Background: Gastric cancer is the most frequent malignancies and the leading cause of cancer mortality in China. Gastric cancer is not sensitive to traditional therapy such as chemotherapy and radiotherapy, and low 5-year-survival is still the problem. The enzyme cyclooxygenase-2 (COX-2) is highly expressed in gastric adenocarcinoma cell and play a key role in gastric carcinogenesis. Epidemiological studies indicate that gastric cancer incidence can be reduced by long term taking nonsteroidal anti-inflammatory drugs (NSAIDs).
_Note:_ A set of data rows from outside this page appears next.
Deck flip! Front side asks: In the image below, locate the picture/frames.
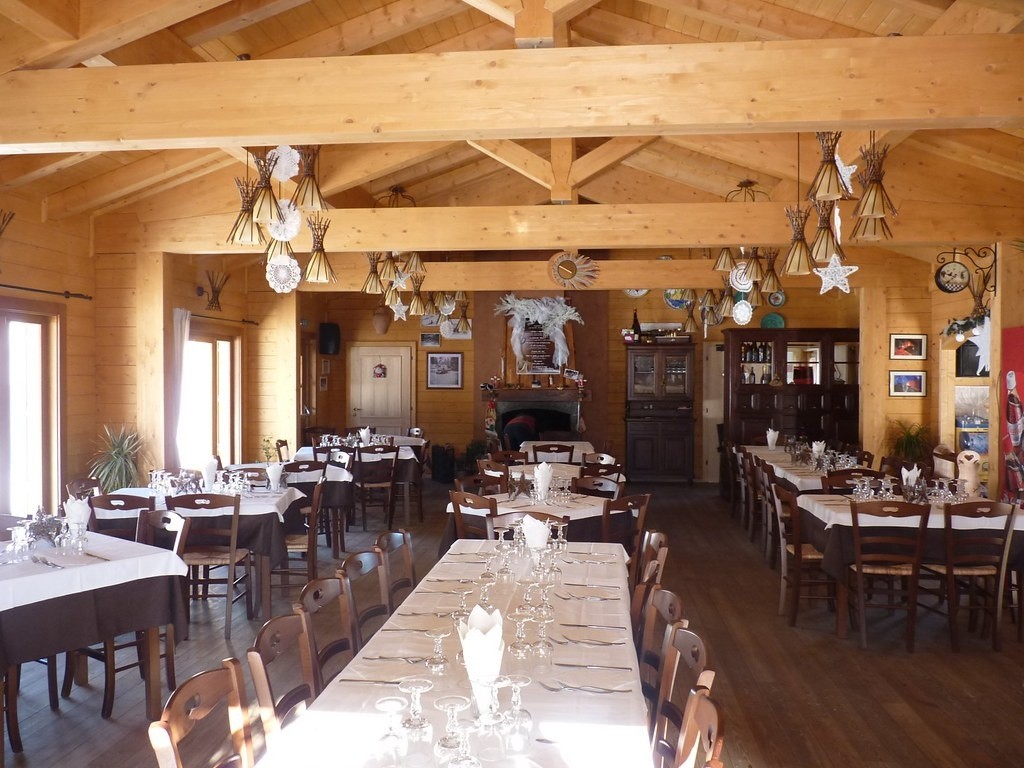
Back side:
[426,351,463,389]
[420,332,441,347]
[889,333,927,360]
[889,369,928,397]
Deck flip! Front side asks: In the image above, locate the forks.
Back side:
[30,556,52,568]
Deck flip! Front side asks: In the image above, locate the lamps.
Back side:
[226,144,339,294]
[682,127,898,338]
[203,269,232,314]
[361,185,473,336]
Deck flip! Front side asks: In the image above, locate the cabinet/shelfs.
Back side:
[718,325,859,503]
[624,336,695,485]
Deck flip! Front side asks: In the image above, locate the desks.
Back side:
[793,494,1024,644]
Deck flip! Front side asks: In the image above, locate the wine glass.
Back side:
[319,431,389,458]
[3,515,88,567]
[362,475,573,768]
[782,433,972,510]
[144,466,254,505]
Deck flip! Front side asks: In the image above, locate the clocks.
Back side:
[935,261,970,294]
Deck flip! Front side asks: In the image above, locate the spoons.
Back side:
[539,551,637,698]
[39,556,65,569]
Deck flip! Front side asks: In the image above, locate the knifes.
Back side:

RNA interference (RNAi) has been used as a revolutionized research tool to control the expression of specific genes in numerous experiments in vitro. Inhibiting COX-2 expression with small interfering RNA (siRNA) has potential as a therapeutic strategy of gastric adenocarcinoma.Objective: To observe the COX-2 expression and cell proliferation and apoptosis of gastric adenocarcinoma cell after transiently transfecting gastric cancer cell using siRNA, and discuss the role of COX-2 in gastric tumorigenesis and the effect of RNAi as anti-cancer gene therapy.Methods: Three groups are divided, RNAi group, non-sense group and control group. Gastric adenocarcinoma cell SGC7901 is cultured at 37°C in atmosphere containing 5% CO₂. For 72 hours after transfecting SGC7901 cells with specific anti-COX-2 siRNA or N.C.FAM siRNA, RT-PCR is taken to detect COX-2 mRNA, immunohistochemistry is taken to detect the expression of COX-2 protein, flow cytometry is taken to detect the cell cycle and apoptosis. MTT method was used to detect the proliferation of the cells every day in one week after transfection.Results: The expression of COX-2 mRNA and protein of RNAi group is obviously suppressed compared with non-sense group and control group, no changes have been found between non-sense group and control group. The reduced expression of COX-2 can inhibit SGC7901 cells proliferation and induce cell apoptosis, but have no effect on cancer cell cycle.Conclusions: The experimental results suggest RNAi as a gene therapeutic method can effectively inhibit the expression of COX-2 and the proliferation of gastric cancer cell, promote the cancer cell apoptosis process.